Dr Gary Collins, study author and senior medical statistician at the University of Oxford, said: “Our research shows that the QCancer calculator clearly outperforms individual signs and symptoms as a way of predicting whether a patient has bowel cancer.

“It’s great to see that the government is considering this model along with others to help spot people with cancers that might otherwise go undetected. Ultimately tests like this will be likely to improve early diagnosis of the disease so that patients have the best possible chance of survival.”

In April, the national cancer director for England, Professor Mike Richards said he was in discussion with the researchers behind QCancer to trial the use of the risk calculator in GP practices.

The web-based calculator could be integrated into doctors’ computer systems to create a list of high-risk patients who could be called back for further tests.

Sara Hiom, director of cancer information at Cancer Research UK, said: “When bowel cancer is found at the earliest stage, there is an excellent chance of survival, with more than 90 per cent of people surviving the disease for at least five years.

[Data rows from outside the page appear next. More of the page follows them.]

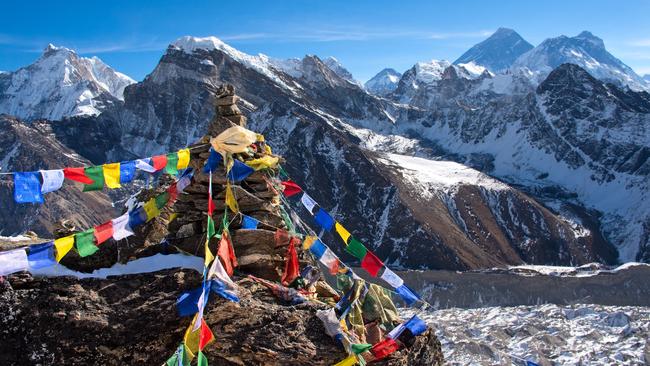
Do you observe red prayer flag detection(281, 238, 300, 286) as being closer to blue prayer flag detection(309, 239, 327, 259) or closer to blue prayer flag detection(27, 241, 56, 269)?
blue prayer flag detection(309, 239, 327, 259)

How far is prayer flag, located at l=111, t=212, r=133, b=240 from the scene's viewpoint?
1426 centimetres

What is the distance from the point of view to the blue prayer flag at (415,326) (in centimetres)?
1434

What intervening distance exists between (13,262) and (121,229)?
263cm

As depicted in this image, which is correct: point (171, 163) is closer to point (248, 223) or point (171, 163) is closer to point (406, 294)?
point (248, 223)

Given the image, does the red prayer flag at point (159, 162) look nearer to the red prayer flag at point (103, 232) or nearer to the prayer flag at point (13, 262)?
the red prayer flag at point (103, 232)

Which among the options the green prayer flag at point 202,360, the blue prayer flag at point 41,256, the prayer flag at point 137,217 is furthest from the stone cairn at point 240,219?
the green prayer flag at point 202,360

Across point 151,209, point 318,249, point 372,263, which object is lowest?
point 372,263

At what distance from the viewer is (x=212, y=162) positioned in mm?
16125

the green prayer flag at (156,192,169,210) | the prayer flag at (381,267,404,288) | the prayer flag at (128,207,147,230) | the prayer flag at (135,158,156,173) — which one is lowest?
the prayer flag at (381,267,404,288)

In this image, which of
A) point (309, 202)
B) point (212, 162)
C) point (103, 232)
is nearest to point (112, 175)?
point (103, 232)

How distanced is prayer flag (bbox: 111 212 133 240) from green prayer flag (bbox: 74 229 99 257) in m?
0.74

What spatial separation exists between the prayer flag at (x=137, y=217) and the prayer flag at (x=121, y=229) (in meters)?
0.21

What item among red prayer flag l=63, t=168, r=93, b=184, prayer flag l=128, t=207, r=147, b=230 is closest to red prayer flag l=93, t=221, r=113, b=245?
prayer flag l=128, t=207, r=147, b=230

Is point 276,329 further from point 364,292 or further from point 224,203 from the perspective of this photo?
point 224,203
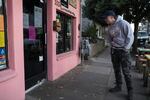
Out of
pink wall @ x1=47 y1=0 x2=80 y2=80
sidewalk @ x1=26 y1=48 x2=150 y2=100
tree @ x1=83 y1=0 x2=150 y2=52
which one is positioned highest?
tree @ x1=83 y1=0 x2=150 y2=52

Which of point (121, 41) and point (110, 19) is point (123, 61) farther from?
point (110, 19)

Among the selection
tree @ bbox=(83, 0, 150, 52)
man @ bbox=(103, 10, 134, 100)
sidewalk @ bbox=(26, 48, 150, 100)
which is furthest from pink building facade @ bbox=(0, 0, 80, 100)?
tree @ bbox=(83, 0, 150, 52)

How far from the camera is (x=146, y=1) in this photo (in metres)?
18.1

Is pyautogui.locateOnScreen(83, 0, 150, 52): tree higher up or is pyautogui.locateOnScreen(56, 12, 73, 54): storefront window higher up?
pyautogui.locateOnScreen(83, 0, 150, 52): tree

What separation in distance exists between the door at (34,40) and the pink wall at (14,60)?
27.8 inches

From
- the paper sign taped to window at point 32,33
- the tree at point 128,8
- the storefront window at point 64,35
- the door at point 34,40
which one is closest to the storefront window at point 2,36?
the door at point 34,40

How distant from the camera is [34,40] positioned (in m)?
6.34

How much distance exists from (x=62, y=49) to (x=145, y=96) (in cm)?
354

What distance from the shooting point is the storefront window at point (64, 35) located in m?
8.34

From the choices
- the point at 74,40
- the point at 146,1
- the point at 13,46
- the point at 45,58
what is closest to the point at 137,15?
the point at 146,1

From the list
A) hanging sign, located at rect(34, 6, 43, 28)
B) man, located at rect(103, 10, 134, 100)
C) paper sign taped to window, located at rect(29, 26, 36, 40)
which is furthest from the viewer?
hanging sign, located at rect(34, 6, 43, 28)

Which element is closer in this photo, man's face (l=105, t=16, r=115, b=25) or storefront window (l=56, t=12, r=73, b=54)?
man's face (l=105, t=16, r=115, b=25)

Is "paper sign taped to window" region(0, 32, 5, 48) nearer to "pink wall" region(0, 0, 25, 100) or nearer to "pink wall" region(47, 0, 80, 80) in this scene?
"pink wall" region(0, 0, 25, 100)

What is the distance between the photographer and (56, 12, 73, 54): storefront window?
27.4ft
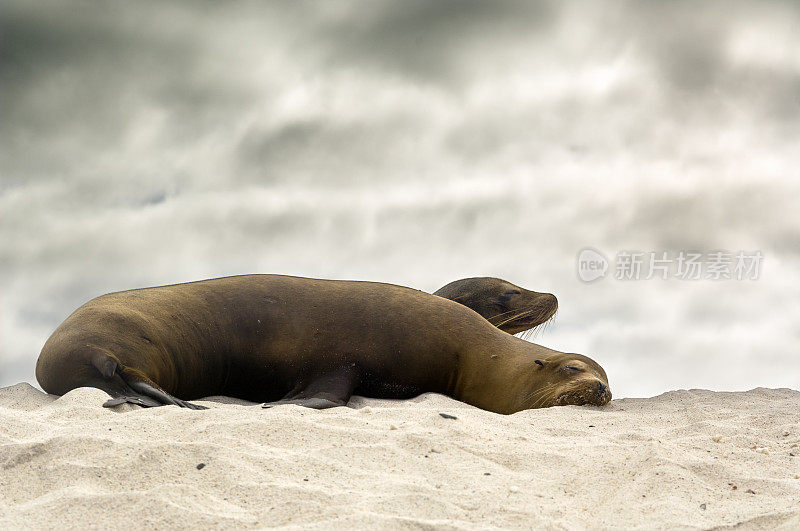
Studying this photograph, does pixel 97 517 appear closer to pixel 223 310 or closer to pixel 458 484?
pixel 458 484

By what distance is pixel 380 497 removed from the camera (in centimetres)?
301

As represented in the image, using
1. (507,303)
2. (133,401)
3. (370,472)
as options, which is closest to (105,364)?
(133,401)

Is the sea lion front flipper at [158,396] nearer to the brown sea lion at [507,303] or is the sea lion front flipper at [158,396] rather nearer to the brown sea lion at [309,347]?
the brown sea lion at [309,347]

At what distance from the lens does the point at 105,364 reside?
18.5ft

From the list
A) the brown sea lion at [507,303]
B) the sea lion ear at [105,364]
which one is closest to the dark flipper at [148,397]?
the sea lion ear at [105,364]

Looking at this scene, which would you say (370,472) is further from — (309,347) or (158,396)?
(309,347)

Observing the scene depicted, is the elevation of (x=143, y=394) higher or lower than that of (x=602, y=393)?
lower

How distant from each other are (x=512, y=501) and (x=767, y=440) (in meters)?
2.54

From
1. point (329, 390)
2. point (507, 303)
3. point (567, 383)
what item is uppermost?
point (507, 303)

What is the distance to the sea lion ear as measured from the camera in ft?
18.4

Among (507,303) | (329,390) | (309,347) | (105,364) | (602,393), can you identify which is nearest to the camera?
(105,364)

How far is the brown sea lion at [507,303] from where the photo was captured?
9.45 m

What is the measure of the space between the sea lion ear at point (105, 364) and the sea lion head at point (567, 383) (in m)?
3.20

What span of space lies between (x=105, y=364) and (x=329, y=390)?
1.75 m
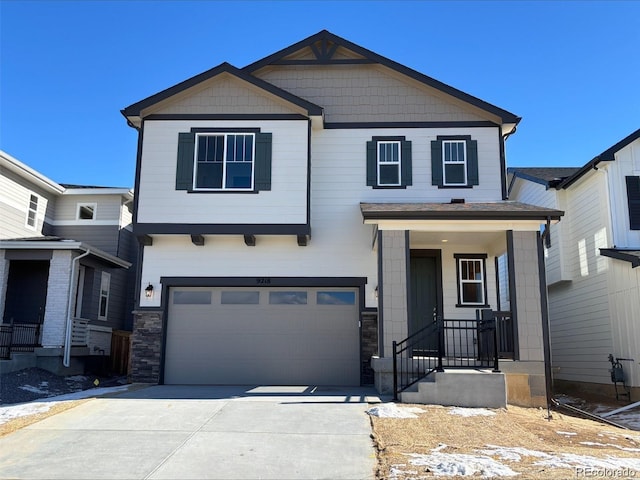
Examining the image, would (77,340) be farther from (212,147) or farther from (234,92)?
(234,92)

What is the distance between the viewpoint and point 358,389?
40.1 ft

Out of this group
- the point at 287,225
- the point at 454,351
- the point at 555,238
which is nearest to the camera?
the point at 454,351

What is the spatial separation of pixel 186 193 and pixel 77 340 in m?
5.95

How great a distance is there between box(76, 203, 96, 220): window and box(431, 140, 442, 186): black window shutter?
12.3m

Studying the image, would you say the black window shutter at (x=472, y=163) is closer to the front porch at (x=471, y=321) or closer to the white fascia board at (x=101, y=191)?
the front porch at (x=471, y=321)

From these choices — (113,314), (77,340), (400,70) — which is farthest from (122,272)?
(400,70)

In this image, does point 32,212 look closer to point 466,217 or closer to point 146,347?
point 146,347

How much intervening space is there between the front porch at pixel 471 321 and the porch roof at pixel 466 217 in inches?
0.7

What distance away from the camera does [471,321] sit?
11.1 metres

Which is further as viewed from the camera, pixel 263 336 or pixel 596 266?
pixel 596 266

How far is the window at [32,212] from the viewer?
18719mm

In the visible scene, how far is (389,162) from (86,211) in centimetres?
1175

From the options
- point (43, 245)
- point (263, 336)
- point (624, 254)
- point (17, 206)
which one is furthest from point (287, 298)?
point (17, 206)

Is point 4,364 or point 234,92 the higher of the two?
point 234,92
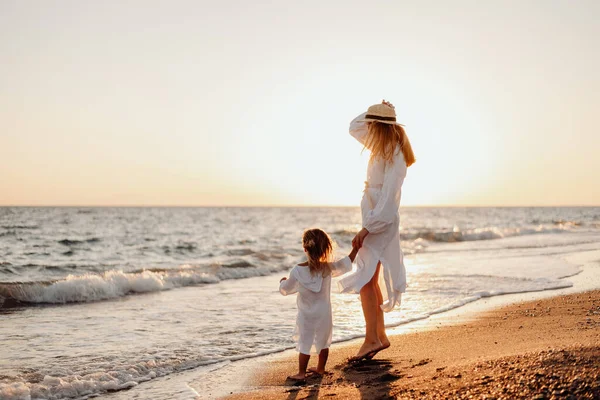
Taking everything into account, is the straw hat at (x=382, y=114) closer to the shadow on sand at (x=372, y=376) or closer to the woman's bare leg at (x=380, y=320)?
the woman's bare leg at (x=380, y=320)

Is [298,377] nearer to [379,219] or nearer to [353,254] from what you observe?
[353,254]

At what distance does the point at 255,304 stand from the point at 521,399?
6.92m

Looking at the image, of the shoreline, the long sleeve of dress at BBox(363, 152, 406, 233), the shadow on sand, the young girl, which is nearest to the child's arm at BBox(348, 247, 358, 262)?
the young girl

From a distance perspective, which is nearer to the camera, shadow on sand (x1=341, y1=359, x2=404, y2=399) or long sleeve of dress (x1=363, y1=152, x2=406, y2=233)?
shadow on sand (x1=341, y1=359, x2=404, y2=399)

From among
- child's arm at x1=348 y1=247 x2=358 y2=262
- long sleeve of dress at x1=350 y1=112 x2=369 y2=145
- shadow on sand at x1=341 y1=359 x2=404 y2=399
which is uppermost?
long sleeve of dress at x1=350 y1=112 x2=369 y2=145

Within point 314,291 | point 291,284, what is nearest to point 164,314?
point 291,284

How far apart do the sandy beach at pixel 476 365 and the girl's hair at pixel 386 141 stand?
173cm

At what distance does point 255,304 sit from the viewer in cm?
1005

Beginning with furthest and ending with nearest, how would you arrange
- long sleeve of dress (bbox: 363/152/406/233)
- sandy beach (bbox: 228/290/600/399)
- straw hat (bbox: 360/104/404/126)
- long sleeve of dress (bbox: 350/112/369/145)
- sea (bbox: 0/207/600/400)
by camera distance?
sea (bbox: 0/207/600/400) → long sleeve of dress (bbox: 350/112/369/145) → straw hat (bbox: 360/104/404/126) → long sleeve of dress (bbox: 363/152/406/233) → sandy beach (bbox: 228/290/600/399)

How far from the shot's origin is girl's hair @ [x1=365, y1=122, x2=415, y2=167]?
17.0 feet

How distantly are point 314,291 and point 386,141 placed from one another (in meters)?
1.41

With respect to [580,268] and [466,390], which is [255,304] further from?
[580,268]

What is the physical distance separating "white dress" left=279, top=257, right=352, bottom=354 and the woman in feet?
0.71

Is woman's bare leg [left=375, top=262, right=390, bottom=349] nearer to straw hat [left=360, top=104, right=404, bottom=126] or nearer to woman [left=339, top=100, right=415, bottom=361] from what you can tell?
woman [left=339, top=100, right=415, bottom=361]
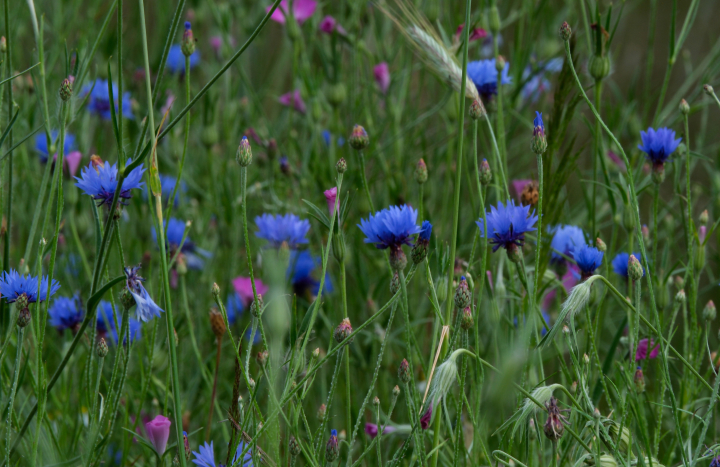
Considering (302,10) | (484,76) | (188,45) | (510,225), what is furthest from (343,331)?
(302,10)

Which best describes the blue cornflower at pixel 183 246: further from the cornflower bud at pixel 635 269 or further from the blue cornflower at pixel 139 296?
the cornflower bud at pixel 635 269

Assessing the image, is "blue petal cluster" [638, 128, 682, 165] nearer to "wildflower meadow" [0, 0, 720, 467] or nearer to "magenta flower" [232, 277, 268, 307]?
"wildflower meadow" [0, 0, 720, 467]

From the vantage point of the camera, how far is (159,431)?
0.56 m

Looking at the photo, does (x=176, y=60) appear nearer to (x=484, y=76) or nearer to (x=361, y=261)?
(x=361, y=261)

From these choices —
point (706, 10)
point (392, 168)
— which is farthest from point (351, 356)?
point (706, 10)

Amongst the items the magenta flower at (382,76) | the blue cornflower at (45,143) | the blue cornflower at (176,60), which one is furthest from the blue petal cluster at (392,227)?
the blue cornflower at (176,60)

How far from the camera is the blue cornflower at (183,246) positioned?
0.97m

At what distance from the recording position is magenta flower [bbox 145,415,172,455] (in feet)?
1.81

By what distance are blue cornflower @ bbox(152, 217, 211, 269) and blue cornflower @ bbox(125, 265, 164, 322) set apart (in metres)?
0.33

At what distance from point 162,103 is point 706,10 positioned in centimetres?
128

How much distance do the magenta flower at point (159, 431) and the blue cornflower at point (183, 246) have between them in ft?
1.08

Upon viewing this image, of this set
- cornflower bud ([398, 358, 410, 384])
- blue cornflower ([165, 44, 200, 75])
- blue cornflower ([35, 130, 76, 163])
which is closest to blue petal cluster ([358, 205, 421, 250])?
cornflower bud ([398, 358, 410, 384])

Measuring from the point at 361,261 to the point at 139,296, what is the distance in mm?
608

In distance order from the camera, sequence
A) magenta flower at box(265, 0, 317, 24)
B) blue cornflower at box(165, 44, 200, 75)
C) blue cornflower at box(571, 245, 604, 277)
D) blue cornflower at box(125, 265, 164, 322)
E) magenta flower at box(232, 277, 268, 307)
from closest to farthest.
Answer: blue cornflower at box(125, 265, 164, 322) → blue cornflower at box(571, 245, 604, 277) → magenta flower at box(232, 277, 268, 307) → magenta flower at box(265, 0, 317, 24) → blue cornflower at box(165, 44, 200, 75)
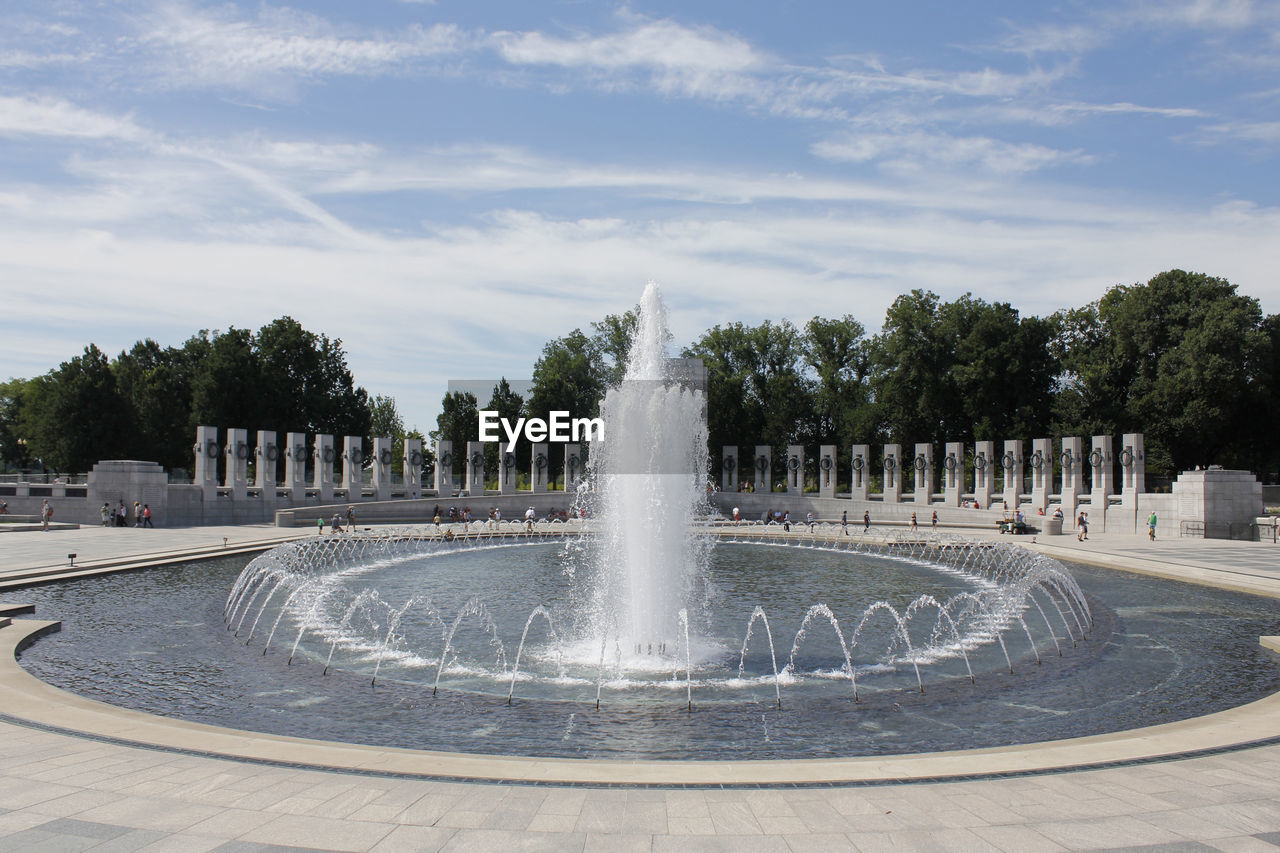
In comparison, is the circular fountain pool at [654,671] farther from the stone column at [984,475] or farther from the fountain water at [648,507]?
the stone column at [984,475]

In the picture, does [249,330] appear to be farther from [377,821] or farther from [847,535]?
[377,821]

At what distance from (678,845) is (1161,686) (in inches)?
395

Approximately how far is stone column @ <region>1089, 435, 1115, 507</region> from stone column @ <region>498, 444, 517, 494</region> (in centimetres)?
3393

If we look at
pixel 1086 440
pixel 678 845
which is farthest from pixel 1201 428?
pixel 678 845

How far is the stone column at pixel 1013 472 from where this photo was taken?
157 ft

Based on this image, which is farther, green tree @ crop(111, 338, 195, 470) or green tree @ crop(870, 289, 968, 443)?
green tree @ crop(111, 338, 195, 470)

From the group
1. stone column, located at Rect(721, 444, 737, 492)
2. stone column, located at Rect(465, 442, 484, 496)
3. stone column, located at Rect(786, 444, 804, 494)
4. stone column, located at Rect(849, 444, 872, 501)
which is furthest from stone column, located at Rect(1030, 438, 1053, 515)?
stone column, located at Rect(465, 442, 484, 496)

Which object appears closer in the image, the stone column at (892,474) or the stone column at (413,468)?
the stone column at (892,474)

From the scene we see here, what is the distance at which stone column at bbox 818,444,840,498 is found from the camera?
196 feet

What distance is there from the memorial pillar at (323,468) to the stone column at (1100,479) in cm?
4120

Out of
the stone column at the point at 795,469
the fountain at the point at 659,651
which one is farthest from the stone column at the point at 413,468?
the fountain at the point at 659,651

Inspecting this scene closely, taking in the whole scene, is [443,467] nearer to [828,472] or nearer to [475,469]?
[475,469]

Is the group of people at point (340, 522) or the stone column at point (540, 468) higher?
the stone column at point (540, 468)

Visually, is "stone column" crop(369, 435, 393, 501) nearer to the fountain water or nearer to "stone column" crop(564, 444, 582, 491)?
"stone column" crop(564, 444, 582, 491)
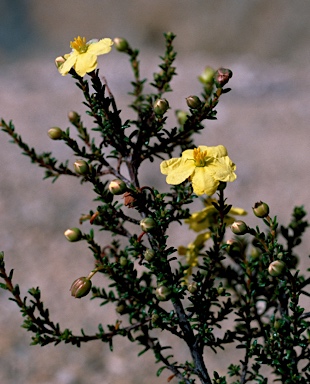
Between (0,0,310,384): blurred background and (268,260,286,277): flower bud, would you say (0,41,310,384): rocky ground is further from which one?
(268,260,286,277): flower bud

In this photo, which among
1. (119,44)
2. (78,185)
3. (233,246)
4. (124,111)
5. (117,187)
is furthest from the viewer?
(124,111)

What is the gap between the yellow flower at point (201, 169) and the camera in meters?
0.89

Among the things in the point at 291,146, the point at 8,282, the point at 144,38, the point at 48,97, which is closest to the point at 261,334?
the point at 8,282

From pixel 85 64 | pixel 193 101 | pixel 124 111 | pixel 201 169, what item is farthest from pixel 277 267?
pixel 124 111

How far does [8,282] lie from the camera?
932 millimetres

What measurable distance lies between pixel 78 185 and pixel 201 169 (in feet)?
5.07

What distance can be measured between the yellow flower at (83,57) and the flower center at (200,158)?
21cm

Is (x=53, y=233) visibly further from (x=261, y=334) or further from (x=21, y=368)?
(x=261, y=334)

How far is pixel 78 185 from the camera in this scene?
7.89 ft

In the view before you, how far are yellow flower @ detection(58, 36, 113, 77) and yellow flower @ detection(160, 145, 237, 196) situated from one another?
189mm

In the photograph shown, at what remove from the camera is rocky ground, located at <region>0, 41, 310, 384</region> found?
1688mm

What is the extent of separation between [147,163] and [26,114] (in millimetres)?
771

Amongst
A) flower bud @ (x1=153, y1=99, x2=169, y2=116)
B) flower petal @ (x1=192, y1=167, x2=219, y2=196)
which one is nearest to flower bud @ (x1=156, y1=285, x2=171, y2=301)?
flower petal @ (x1=192, y1=167, x2=219, y2=196)

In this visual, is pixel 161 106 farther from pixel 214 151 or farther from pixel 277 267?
pixel 277 267
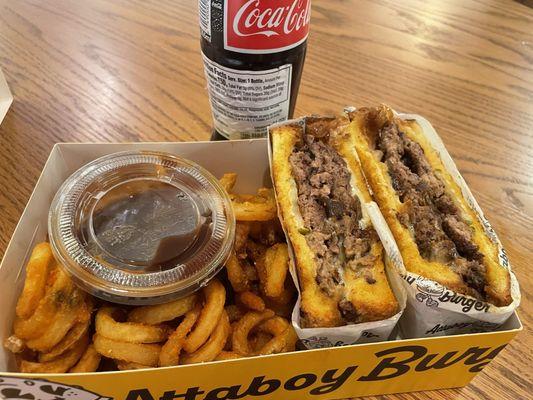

“This study highlights a new approach to helping GPs make better decisions about which patients to refer for further tests. Ultimately we hope risk calculators like these could contribute to swifter diagnosis of bowel cancers. Encouraging more people to take up their invitation to bowel screening is also important.”

ENDS

For media enquiries please contact the Cancer Research UK press office on 020 3469 8300 or, out-of-hours, the duty press officer on 07050 264 059.

References

  • Collins, G S et al., Identifying patients with undetected colorectal cancer: an independent validation of QCancer (colorectal) British Journal of Cancer, (2012).

Notes to Editor

1. The study used eligible patients on the THIN database between 1st June 2000 and 30th June 2008 who were followed up for a median of two years. The percentages given of new bowel cancers diagnosed were for the 10 per cent of women and men with the highest risk of the disease. 

QCancer identified 71 per cent of bowel cancers in women and 74 per cent in men. Abdominal pain identified only 36 per cent of bowel cancers in women and 31 per cent in men.

QCancer calculator was developed by Professor Julia Hippisley-Cox, a clinical epidemiologist and GP and Dr Carol Coupland from the University of Nottingham in collaboration with medical software company ClinRisk Ltd. The team have also created the cardiovascular risk calculator QRISK.